Мы учили наизусть «шесть условий товарища Сталина», про которые в деревнях распевали:
Калина, малина, шесть условий Сталина,
Когда будет ещё шесть, булку с маслом будем есть.
Почти то же самое пообещала Полина Михайловна, когда мы её спросили, что такое пятилетка?
– Через пять лет вы все будете ходить в бархатных костюмчиках и есть булки с маслом!
Про план тоже была деревенская частушка:
Спасибо Сталину-грузину,
Придумал сеять он резину.
В промфинплане Западной области вместо гречихи появилось азиатское каучуконосное растение, каучуконос коксагыз. Однако не только булок – чёрного хлеба не хватало ни до, ни после пятилетки.
О посылках из-за границы можно было забыть – мама передала родственникам, чтоб они даже писать перестали – опасно.
Школьники носили перешитые обноски с заплатами. На вечеринках получалось даже живописно – блузки из белья с шитьём, старые карнавальные платья. Каждая вещь угрожала в любой момент разорваться от ветхости.
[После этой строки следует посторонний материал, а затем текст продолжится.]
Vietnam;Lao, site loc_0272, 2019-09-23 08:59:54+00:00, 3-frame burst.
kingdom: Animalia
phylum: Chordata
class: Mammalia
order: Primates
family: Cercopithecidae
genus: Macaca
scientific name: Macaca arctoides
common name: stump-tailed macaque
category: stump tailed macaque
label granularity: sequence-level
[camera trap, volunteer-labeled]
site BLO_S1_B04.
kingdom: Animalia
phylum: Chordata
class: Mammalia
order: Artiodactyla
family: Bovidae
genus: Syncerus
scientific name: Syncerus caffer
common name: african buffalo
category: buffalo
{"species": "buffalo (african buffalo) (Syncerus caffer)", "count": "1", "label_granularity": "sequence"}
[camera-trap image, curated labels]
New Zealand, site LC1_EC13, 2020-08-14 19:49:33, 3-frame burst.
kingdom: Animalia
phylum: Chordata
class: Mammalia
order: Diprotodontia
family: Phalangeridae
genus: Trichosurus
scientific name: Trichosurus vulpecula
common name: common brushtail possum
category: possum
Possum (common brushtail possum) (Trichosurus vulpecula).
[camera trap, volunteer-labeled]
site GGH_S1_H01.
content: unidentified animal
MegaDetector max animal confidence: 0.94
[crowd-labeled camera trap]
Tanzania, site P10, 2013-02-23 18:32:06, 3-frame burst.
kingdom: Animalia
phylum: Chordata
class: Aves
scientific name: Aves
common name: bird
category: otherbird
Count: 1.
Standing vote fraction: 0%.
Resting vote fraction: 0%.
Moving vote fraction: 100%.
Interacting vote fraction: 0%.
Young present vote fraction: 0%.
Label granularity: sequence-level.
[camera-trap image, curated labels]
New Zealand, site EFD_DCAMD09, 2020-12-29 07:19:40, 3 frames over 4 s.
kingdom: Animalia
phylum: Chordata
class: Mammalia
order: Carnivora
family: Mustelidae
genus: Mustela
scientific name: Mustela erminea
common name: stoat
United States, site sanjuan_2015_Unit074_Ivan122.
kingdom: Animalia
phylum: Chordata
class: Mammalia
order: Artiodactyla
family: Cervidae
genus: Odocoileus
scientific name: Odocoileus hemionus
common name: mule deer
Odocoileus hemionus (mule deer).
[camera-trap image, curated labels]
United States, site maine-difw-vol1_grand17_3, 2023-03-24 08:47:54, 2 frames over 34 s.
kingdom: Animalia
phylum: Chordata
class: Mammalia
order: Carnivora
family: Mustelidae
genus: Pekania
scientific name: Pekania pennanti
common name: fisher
В четвёртом классе, к общей радости, всем выдали синие сатиновые пионерские костюмы – рубашки, юбки или шаровары на резинках. В этом сатиновом раю детей можно было различить только по белым воротничкам с разнообразной обвязкой или кружевом, и самодельным поясам из фигурных кусочков картона, обклеенных цветными лоскутками.
У меня, в виде исключения, появилась парадная форма – немецкая юнгштурмовка защитного цвета с ремнем, портупеей и множеством карманов!
Страна дружила с немецкими социал-демократами. Предполагалось, что в Германии скоро будет революция. Одна из немецких делегаций побывала в типографии и подарила сотрудникам юнгштурмовки для детей. В этой юнгштурмовке меня принимали в пионеры.
Пионерские базы устроили не в школах, а при профсоюзных клубах. Аба выбрал базу облпрофсовета, клуб которого, в силу престижа организации, назывался Дворец Труда. В двухэтажный особняк на Пушкинской, с широкой парадной лестницей, приезжали из Москвы артисты, писатели, балерины из школы Айседоры Дункан, звучали скрипичные и фортепьянные концерты.
Приходили смоленские писатели – Твардовский, Исаковский, Рыленков. Я побывала на лекции Юрия Либединского, автора скучной повести «Неделя». Не лучше была и лекция, я ушла до окончания. Не понимаю, как за этого унылого человека вышла замуж талантливая, остроумная поэтесса Лидия Толстая. Может, великий перелом привел его в уныние?
Я выбрала базу при профсоюзе работников искусств, Рабис, рядом с городским тетром, в длинном, как барак, деревянном одноэтажном здании бывшей синагоги. Пионерам разрешали бесплатно ходить в театр, без мест, и участвовать при случае в массовках.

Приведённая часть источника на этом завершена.